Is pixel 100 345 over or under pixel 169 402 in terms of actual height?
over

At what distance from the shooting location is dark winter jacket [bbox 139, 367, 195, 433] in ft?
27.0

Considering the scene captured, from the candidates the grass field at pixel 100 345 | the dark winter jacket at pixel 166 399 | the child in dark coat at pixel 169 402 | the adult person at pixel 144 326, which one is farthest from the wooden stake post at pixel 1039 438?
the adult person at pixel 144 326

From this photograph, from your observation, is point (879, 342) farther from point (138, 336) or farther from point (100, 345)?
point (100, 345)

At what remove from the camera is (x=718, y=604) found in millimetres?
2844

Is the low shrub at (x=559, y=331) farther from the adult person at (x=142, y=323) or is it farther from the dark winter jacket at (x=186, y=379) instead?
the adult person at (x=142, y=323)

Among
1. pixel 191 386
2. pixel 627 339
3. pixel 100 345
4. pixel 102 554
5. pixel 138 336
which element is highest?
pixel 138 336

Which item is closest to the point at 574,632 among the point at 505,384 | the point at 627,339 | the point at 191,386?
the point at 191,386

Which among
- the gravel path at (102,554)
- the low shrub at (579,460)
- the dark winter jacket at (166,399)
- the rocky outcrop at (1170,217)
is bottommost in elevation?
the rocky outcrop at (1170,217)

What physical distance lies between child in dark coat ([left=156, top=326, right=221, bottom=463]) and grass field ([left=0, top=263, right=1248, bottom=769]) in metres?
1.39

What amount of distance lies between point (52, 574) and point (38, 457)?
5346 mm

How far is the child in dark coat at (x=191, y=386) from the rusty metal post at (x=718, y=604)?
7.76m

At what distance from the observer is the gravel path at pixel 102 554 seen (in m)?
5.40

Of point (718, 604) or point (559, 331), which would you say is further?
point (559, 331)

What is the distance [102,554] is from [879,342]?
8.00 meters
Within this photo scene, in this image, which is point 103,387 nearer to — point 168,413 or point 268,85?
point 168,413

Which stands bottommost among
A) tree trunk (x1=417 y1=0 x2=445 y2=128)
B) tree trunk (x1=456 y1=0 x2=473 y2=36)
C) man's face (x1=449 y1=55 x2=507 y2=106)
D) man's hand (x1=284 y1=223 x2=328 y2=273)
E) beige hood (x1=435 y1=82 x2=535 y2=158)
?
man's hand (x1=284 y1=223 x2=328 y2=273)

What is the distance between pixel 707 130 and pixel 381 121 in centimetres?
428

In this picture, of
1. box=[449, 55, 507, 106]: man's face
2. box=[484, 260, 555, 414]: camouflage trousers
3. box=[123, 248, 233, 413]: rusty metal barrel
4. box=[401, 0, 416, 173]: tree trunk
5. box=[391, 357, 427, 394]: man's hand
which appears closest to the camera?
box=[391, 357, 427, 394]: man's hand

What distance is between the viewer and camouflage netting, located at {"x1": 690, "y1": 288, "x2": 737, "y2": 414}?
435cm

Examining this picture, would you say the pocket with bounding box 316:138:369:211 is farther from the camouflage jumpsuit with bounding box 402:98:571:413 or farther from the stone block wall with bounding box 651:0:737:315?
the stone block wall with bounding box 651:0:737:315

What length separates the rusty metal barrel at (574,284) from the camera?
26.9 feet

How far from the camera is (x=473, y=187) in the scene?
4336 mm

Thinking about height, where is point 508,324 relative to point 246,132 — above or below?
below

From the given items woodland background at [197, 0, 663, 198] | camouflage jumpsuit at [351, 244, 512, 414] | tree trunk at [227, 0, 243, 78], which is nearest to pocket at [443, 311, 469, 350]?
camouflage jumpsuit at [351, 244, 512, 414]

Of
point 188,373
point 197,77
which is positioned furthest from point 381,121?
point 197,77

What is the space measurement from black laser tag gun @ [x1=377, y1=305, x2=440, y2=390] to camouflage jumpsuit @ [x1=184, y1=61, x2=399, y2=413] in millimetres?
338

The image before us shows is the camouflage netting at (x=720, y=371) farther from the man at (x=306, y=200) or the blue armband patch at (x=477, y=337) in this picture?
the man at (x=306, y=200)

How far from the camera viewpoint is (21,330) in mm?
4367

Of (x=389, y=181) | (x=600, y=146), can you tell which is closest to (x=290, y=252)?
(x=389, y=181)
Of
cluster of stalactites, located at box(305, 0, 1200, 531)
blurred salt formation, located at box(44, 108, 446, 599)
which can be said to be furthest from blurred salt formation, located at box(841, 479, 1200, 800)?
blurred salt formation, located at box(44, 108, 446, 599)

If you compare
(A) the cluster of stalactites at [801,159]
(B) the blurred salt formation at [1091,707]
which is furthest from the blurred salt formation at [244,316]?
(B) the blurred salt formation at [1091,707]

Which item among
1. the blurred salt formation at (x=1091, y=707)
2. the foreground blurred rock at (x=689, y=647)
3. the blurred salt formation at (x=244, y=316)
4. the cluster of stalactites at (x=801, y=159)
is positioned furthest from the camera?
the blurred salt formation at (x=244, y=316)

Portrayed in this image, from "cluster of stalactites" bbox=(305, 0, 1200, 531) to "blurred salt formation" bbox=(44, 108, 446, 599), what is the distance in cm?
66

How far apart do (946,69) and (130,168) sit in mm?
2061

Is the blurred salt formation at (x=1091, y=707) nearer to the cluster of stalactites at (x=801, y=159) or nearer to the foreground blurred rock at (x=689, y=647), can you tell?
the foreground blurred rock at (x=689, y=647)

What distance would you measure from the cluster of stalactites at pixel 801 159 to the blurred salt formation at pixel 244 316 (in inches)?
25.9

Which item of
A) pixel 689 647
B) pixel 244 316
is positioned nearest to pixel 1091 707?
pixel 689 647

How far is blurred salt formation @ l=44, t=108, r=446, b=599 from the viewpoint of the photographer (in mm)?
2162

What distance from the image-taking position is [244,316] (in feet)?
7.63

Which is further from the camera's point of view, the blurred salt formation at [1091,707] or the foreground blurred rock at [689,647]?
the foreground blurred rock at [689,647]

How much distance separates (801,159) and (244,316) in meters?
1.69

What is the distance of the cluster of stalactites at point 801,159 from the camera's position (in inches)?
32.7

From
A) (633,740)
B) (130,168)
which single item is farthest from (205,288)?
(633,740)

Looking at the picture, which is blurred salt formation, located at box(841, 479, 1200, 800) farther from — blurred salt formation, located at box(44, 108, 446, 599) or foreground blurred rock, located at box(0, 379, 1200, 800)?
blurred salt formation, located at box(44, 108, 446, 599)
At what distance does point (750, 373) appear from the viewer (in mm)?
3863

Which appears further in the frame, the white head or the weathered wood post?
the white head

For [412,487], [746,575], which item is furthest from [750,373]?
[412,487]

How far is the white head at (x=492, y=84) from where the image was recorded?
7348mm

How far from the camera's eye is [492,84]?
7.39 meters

[TASK PROMPT]: Restate each record exactly as written.

[CORRECT OUTPUT]:
Is pixel 100 345 over or under pixel 169 402 in terms of actual height?
over

At what distance from the shooting location is dark winter jacket [bbox 139, 367, 195, 433] in ft?
27.0

Considering the scene captured, from the candidates the grass field at pixel 100 345 | the dark winter jacket at pixel 166 399 | the child in dark coat at pixel 169 402 | the adult person at pixel 144 326, which one is farthest from the wooden stake post at pixel 1039 438?
the adult person at pixel 144 326

From this photograph, from your observation, is point (879, 342) farther from point (138, 336) or farther from point (100, 345)?
point (100, 345)

At what remove from the camera is (x=718, y=604) found in millimetres?
2844

Is the low shrub at (x=559, y=331) farther from the adult person at (x=142, y=323) or is it farther from the dark winter jacket at (x=186, y=379) instead?
the adult person at (x=142, y=323)

Among
1. pixel 191 386
2. pixel 627 339
3. pixel 100 345
4. pixel 102 554
5. pixel 138 336
which element is highest?
pixel 138 336

Which item is closest to the point at 574,632 among the point at 505,384 | the point at 627,339 | the point at 191,386?
the point at 191,386

Which among
- the gravel path at (102,554)
- the low shrub at (579,460)
- the dark winter jacket at (166,399)
- the rocky outcrop at (1170,217)
is bottommost in elevation?
the rocky outcrop at (1170,217)

What physical distance lies between child in dark coat ([left=156, top=326, right=221, bottom=463]) and grass field ([left=0, top=263, right=1248, bottom=769]) in metres?
1.39

What amount of distance lies between point (52, 574) and point (38, 457)?
5346 mm

How far is the child in dark coat at (x=191, y=386) from the rusty metal post at (x=718, y=604)?
7.76m

At what distance from the observer is the gravel path at pixel 102 554 seen (in m)?
5.40

Of point (718, 604) or point (559, 331), which would you say is further?
point (559, 331)

What is the distance [102,554] is from [879,342]?
8.00 meters
Within this photo scene, in this image, which is point 103,387 nearer to — point 168,413 or point 268,85?
point 168,413

Which stands bottommost among
A) tree trunk (x1=417 y1=0 x2=445 y2=128)
B) tree trunk (x1=456 y1=0 x2=473 y2=36)
C) man's face (x1=449 y1=55 x2=507 y2=106)
D) man's hand (x1=284 y1=223 x2=328 y2=273)
E) beige hood (x1=435 y1=82 x2=535 y2=158)
?
man's hand (x1=284 y1=223 x2=328 y2=273)

What is the distance between pixel 707 130 and pixel 381 121 in centimetres?
428

In this picture, of
1. box=[449, 55, 507, 106]: man's face
2. box=[484, 260, 555, 414]: camouflage trousers
3. box=[123, 248, 233, 413]: rusty metal barrel
4. box=[401, 0, 416, 173]: tree trunk
5. box=[391, 357, 427, 394]: man's hand
which appears closest to the camera?
box=[391, 357, 427, 394]: man's hand

What distance is between the viewer and camouflage netting, located at {"x1": 690, "y1": 288, "x2": 737, "y2": 414}?
435cm

Examining this picture, would you say the pocket with bounding box 316:138:369:211 is farther from the camouflage jumpsuit with bounding box 402:98:571:413 or farther from the stone block wall with bounding box 651:0:737:315?
the stone block wall with bounding box 651:0:737:315

What length separates the rusty metal barrel at (574,284) from the camera?
26.9 feet

How far from the camera is (x=473, y=187) in the scene?
4336 mm

Thinking about height, where is point 508,324 relative to point 246,132 — above or below?
below

From the given items woodland background at [197, 0, 663, 198] | camouflage jumpsuit at [351, 244, 512, 414] | tree trunk at [227, 0, 243, 78], which is nearest to pocket at [443, 311, 469, 350]?
camouflage jumpsuit at [351, 244, 512, 414]

Of
point 188,373
point 197,77
which is positioned furthest from point 381,121?
point 197,77

What is the space measurement from black laser tag gun @ [x1=377, y1=305, x2=440, y2=390] to camouflage jumpsuit @ [x1=184, y1=61, x2=399, y2=413] in millimetres?
338

The image before us shows is the camouflage netting at (x=720, y=371) farther from the man at (x=306, y=200) or the blue armband patch at (x=477, y=337) in this picture?
the man at (x=306, y=200)

How far from the camera viewpoint is (21,330) in mm?
4367

Of (x=389, y=181) | (x=600, y=146), can you tell which is closest to (x=290, y=252)?
(x=389, y=181)
Of
cluster of stalactites, located at box(305, 0, 1200, 531)
blurred salt formation, located at box(44, 108, 446, 599)
which can be said to be furthest from blurred salt formation, located at box(841, 479, 1200, 800)?
blurred salt formation, located at box(44, 108, 446, 599)

If you compare
(A) the cluster of stalactites at [801,159]
(B) the blurred salt formation at [1091,707]
which is furthest from the blurred salt formation at [244,316]?
(B) the blurred salt formation at [1091,707]

Which item among
1. the blurred salt formation at (x=1091, y=707)
2. the foreground blurred rock at (x=689, y=647)
3. the blurred salt formation at (x=244, y=316)
4. the cluster of stalactites at (x=801, y=159)
is positioned furthest from the camera?
the blurred salt formation at (x=244, y=316)

Portrayed in this image, from "cluster of stalactites" bbox=(305, 0, 1200, 531) to "blurred salt formation" bbox=(44, 108, 446, 599), what is the distance in cm?
66

How far apart do (946,69) and (130,168) sit in mm?
2061

Is the blurred salt formation at (x=1091, y=707) nearer to the cluster of stalactites at (x=801, y=159) or nearer to the foreground blurred rock at (x=689, y=647), can you tell?
the foreground blurred rock at (x=689, y=647)

What distance would you measure from the cluster of stalactites at pixel 801 159 to the blurred salt formation at pixel 244 316 (in inches)?
25.9

Which item of
A) pixel 689 647
B) pixel 244 316
is positioned nearest to pixel 1091 707?
pixel 689 647

How far is blurred salt formation @ l=44, t=108, r=446, b=599 from the viewpoint of the photographer (in mm)?
2162

What distance from the image-taking position is [244,316] (in feet)?
7.63

Which is further from the camera's point of view, the blurred salt formation at [1091,707] or the foreground blurred rock at [689,647]?
the foreground blurred rock at [689,647]

How much distance separates (801,159) and (244,316) in meters?
1.69

What is the distance of the cluster of stalactites at point 801,159 from the camera's position (in inches)?
32.7

From
A) (633,740)
B) (130,168)
which single item is farthest from (205,288)?
(633,740)

Looking at the picture, which is blurred salt formation, located at box(841, 479, 1200, 800) farther from — blurred salt formation, located at box(44, 108, 446, 599) or foreground blurred rock, located at box(0, 379, 1200, 800)?
blurred salt formation, located at box(44, 108, 446, 599)
At what distance does point (750, 373) appear from the viewer (in mm)?
3863

Which appears further in the frame, the white head or the weathered wood post?
the white head

For [412,487], [746,575], which item is furthest from [750,373]?
[412,487]

How far is the white head at (x=492, y=84) from where the image was recorded?
7348mm

How far from the camera's eye is [492,84]?
7.39 meters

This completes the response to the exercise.